‘Trapped’ presentation illustrates online dangers and reality of human trafficking
A presentation and panel discussion were held Wednesday in an effort to elaborate on the dangers surrounding bullying/cyber bullying, the dangers of the dark web and how the Internet is used for human trafficking.
Entitled, ‘Trapped-Dangers Lurking in the Digital World’, the 2 1/2-hour presentation provided those in attendance with firsthand accounts of human trafficking incidents from Chris Carpenter of TBI and Aaron Thompson of Homeland Security in addition to heartfelt student testimonials of bullying and its echoed effect on their lives.
Hosted at the Lannom Center, the event opened with the live-panel student discussion, where parents, members of school faculty, and others listened to testimonials surrounding the hard facts of bullying and the detriment caused by student cliques targeting, who sometimes target fellow students coming from low-income families. Illustrated by another student were incidents of bullying in which students were alienated from social media forums.
From being bullied to becoming the bully, the cycle of verbal, emotional, and sometimes-physical abuse is in some instances perpetuated as victimized students lash out against their abuser. This was the story of at least two students on the panel, who have spent numerous years subjected to school bullying.

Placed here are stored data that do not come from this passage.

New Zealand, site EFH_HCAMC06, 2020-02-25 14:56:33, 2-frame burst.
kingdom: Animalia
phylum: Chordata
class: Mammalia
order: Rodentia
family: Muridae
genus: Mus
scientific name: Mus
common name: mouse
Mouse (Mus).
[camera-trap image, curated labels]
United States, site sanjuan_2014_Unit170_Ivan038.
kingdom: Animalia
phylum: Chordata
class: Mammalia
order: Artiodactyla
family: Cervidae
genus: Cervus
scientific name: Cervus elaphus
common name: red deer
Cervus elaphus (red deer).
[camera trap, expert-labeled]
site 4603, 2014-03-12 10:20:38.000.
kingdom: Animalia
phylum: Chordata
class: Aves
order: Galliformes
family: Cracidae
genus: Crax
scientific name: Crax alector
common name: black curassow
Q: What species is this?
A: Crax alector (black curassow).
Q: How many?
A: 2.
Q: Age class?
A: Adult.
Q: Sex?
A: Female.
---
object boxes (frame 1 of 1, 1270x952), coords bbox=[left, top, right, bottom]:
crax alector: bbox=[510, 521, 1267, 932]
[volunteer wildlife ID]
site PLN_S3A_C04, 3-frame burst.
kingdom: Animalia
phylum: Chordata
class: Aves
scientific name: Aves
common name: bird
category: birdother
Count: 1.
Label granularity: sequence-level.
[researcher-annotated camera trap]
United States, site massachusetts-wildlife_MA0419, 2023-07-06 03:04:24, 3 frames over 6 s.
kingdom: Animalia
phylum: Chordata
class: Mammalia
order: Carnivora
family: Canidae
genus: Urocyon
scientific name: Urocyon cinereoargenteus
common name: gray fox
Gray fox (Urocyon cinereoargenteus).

And while each of the students were able to overcome their own personal struggle, Thompson says this just isn’t always the case, as some children end up taking their own lives in order to escape victimization. These dire situations urge parents and teachers to take more proactive measures when addressing and preventing bullying in homes and schools.
Closing the live-panel discussion, teachers asked students to consider ways in which the student body could help them to find ways in which to tackle current bullying issues.
Opening the second half of the presentation, Carpenter and Thompson discussed the presence of human trafficking and online predators throughout the state of Tennessee, including reports of child trafficking, which occurred right here in Dyer County.
According to Carpenter, roughly 1,000 children are trafficked through the state each year, with most children taken from rural areas. The average age of children trafficked is 13 years old.
Traffickers oftentimes find their victims through: clubs/bars, Internet, streets, shopping area, foster care, advertisements, schools and social media.
TBI research has shown that 82-percent of predators target children through social media networking, recruiting children with promises of love, protection, adventure, money and stability.
Thompson says many predators will even attempt to reach out to children through online gaming forums. After building trust, they may then advise the child to download social media apps in an effort to lure them into meeting or sending photographs.
TBI and Homeland Security encourage parents to prevent the chance of their child being targeted by predators by observing the following:
• Be a parent, not a friend
• Be active in your child’s life
• Protect your child from being alone at events/travel
• Check emails/texts/ snaps/technology
• Screen relationships/friends
• Know where they are (Tracker apps)
• Consider code words or text symbols
• Have set check-in times
• Discuss party rules
• Talk to your child about relationships
• Teach your child warning signs
• Call the police
• Set up online privacy settings
• Install filtering/monitoring software
• Look at individual phone apps
• Explore built-in security features
• Help your child create a strong online password
This event is in cooperation with Dyersburg and Dyer County Coordinated School Health, Life Choices of Dyersburg, Dyer County Health Department, Dyer County Health Alliance, Tennessee Bureau of Investigation and the Department of Homeland Security.